LOS ANGELES -- A California federal judge on Monday rejected the Trump administration's efforts to detain immigrant families for long terms, calling it a "cynical attempt" to undo a longstanding court settlement. U.S. District Judge Dolly Gee said the federal government had failed to present new evidence to support revising a court order that limits detaining children who crossed the border illegally for extended periods.
The Department of Justice asked Gee to alter a 1997 settlement, which provides the framework for how to handle detained immigrant children, so it could detain families together for longer periods.
The ruling came the same day the government acknowledged it would not meet the Tuesday deadline set by a San Diego federal judge who ordered detained children under 5 to be reunited with their families.
Justice Department lawyer Sarah Fabian said 54 of the 100 or so infants and toddlers covered by the order would be reunited on time. She said the delay for others was due to a variety of reasons, including that the parents of some of the youngsters had already been deported.
The Trump administration said Gee's previous rulings had made family detention unlikely and provided an incentive for a surge of immigrants to bring children across the border illegally with the expectation they wouldn't be locked up.
Gee called the administration's request "a cynical attempt" to shift responsibility to the court "for over 20 years of Congressional inaction and ill-considered executive action that have led to the current stalemate."
Three years ago, Gee rejected a similar effort by the Obama administration.
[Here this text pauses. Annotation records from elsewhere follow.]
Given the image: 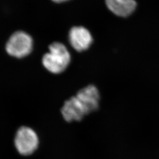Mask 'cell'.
<instances>
[{
    "mask_svg": "<svg viewBox=\"0 0 159 159\" xmlns=\"http://www.w3.org/2000/svg\"><path fill=\"white\" fill-rule=\"evenodd\" d=\"M71 56L66 47L60 43H54L49 47V52L43 58L44 67L53 74L63 72L69 65Z\"/></svg>",
    "mask_w": 159,
    "mask_h": 159,
    "instance_id": "obj_1",
    "label": "cell"
},
{
    "mask_svg": "<svg viewBox=\"0 0 159 159\" xmlns=\"http://www.w3.org/2000/svg\"><path fill=\"white\" fill-rule=\"evenodd\" d=\"M33 44L30 35L23 31H18L12 35L8 41L6 50L11 56L22 58L31 52Z\"/></svg>",
    "mask_w": 159,
    "mask_h": 159,
    "instance_id": "obj_2",
    "label": "cell"
},
{
    "mask_svg": "<svg viewBox=\"0 0 159 159\" xmlns=\"http://www.w3.org/2000/svg\"><path fill=\"white\" fill-rule=\"evenodd\" d=\"M15 145L20 153L29 156L33 153L39 147V136L33 129L28 127H23L17 131Z\"/></svg>",
    "mask_w": 159,
    "mask_h": 159,
    "instance_id": "obj_3",
    "label": "cell"
},
{
    "mask_svg": "<svg viewBox=\"0 0 159 159\" xmlns=\"http://www.w3.org/2000/svg\"><path fill=\"white\" fill-rule=\"evenodd\" d=\"M61 113L63 119L68 123L80 121L88 115L84 106L75 96L65 101L61 108Z\"/></svg>",
    "mask_w": 159,
    "mask_h": 159,
    "instance_id": "obj_4",
    "label": "cell"
},
{
    "mask_svg": "<svg viewBox=\"0 0 159 159\" xmlns=\"http://www.w3.org/2000/svg\"><path fill=\"white\" fill-rule=\"evenodd\" d=\"M75 96L82 102L88 114L96 111L99 108L100 94L95 85H87L81 89Z\"/></svg>",
    "mask_w": 159,
    "mask_h": 159,
    "instance_id": "obj_5",
    "label": "cell"
},
{
    "mask_svg": "<svg viewBox=\"0 0 159 159\" xmlns=\"http://www.w3.org/2000/svg\"><path fill=\"white\" fill-rule=\"evenodd\" d=\"M68 38L71 46L77 51L87 50L93 42V37L90 31L81 26L74 27L71 29Z\"/></svg>",
    "mask_w": 159,
    "mask_h": 159,
    "instance_id": "obj_6",
    "label": "cell"
},
{
    "mask_svg": "<svg viewBox=\"0 0 159 159\" xmlns=\"http://www.w3.org/2000/svg\"><path fill=\"white\" fill-rule=\"evenodd\" d=\"M106 3L111 11L120 17L130 16L137 7L135 0H106Z\"/></svg>",
    "mask_w": 159,
    "mask_h": 159,
    "instance_id": "obj_7",
    "label": "cell"
},
{
    "mask_svg": "<svg viewBox=\"0 0 159 159\" xmlns=\"http://www.w3.org/2000/svg\"><path fill=\"white\" fill-rule=\"evenodd\" d=\"M52 1L55 2H57V3H61V2H63L65 1H67L68 0H52Z\"/></svg>",
    "mask_w": 159,
    "mask_h": 159,
    "instance_id": "obj_8",
    "label": "cell"
}]
</instances>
She ruled at the time that immigrant children generally can't be held longer than 20 days.
More than 2,000 children were separated from their parents by U.S. immigration authorities at the border with Mexico this spring before President Donald Trump reversed course on June 20 amid an international outcry.
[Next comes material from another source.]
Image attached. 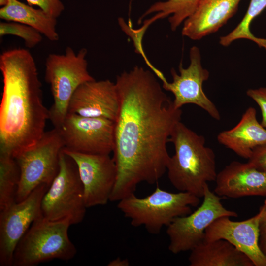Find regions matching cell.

The application to change the Flores agreement -- named for an El Salvador immigrant who was 15 when the case was brought in 1985 -- was "procedurally improper and wholly without merit," said Gee, who was nominated to the court by President Barack Obama.
The Department of Justice was reviewing Monday's ruling and did not say if it would appeal.
"We disagree with the court's ruling declining to amend the Flores Agreement to recognize the current crisis of families making the dangerous and unlawful journey across our southern border," spokesman Devin O'Malley said in a statement.
Families can be detained together if their parents waive their right to release children to the custody of a family member.
Attorney Peter Schey, who represents detained children in the settlement, said President Donald Trump had falsely claimed the settlement required the separation of families.
"Sifting through the government's false narrative, the court clearly found that the Flores settlement has never resulted in the separation of families," Schey said. "President Trump needs to take responsibility for his own misguided policies."
U.S. District Judge Dana Sabraw, a nominee of Republican President George W. Bush, set a July 26 deadline to reunite all the children separated from their parents.
The government had claimed in its filings that Sabraw's ruling trumped the Flores agreement. Gee rejected that argument on several grounds, saying the U.S. was relying on a "tortured interpretation" of the deal.
As CBS News correspondent Mireya Villareal reported, the government admitted in federal court on Monday that it would not be able to meet the Tuesday deadline to reunite all kids under 5 years old who were separated from their parents at the border.
"The government is planning on reuniting at most 59 of the 102 kids that they have identified for under 5-years-old," said Lee Gelernt, an attorney with the American Civil Liberties Union suing the government on behalf of migrant families.
The U.S. Department of Health and Human Services (HHS) says at least 44 kids will remain in their custody past the deadline. The parents for nine children have been deported and haven't been found. Twelve parents are facing criminal charges and nine have been released and have been lost track of. HHS says they are carefully vetting parents to protect children's safety.